▶ [Request] Count the lines in the entries below that contain the word "point", and reply with the number alone.

▶ [Supplied records]
BEGIN

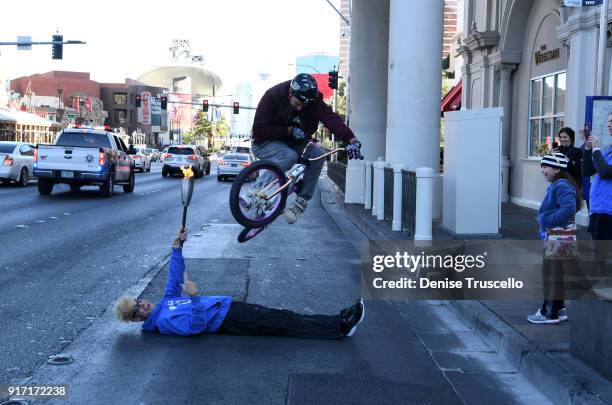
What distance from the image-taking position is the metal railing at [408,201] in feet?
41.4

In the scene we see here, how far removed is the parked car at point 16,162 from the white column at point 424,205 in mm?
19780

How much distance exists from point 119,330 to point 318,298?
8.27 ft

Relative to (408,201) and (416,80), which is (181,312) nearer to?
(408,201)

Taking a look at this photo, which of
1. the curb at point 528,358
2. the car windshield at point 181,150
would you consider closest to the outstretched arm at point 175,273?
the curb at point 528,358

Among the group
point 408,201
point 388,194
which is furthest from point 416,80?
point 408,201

END
BEGIN

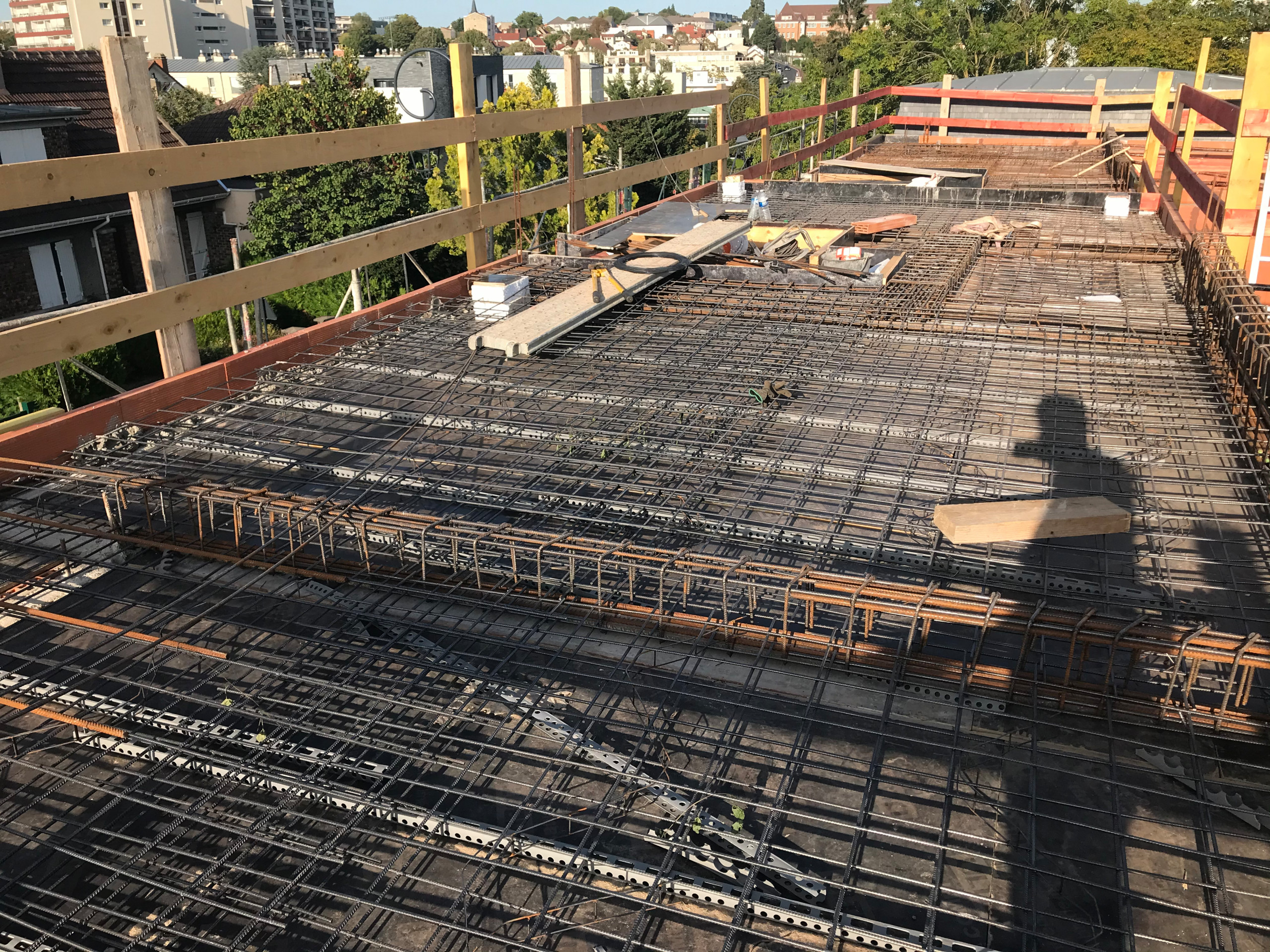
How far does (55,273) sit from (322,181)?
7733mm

END
BEGIN

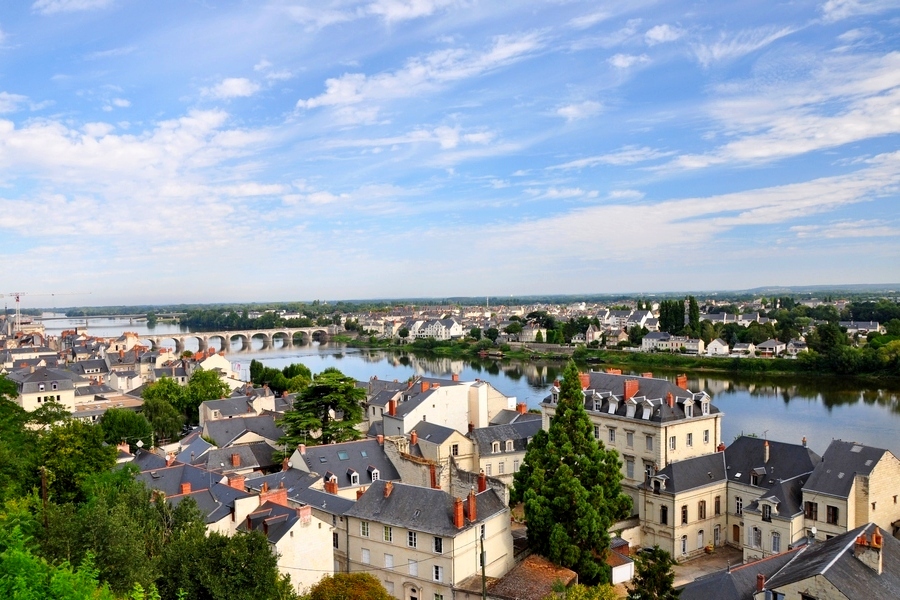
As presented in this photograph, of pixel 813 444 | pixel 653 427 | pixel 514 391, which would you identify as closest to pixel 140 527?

END

▶ [Result of this task] 10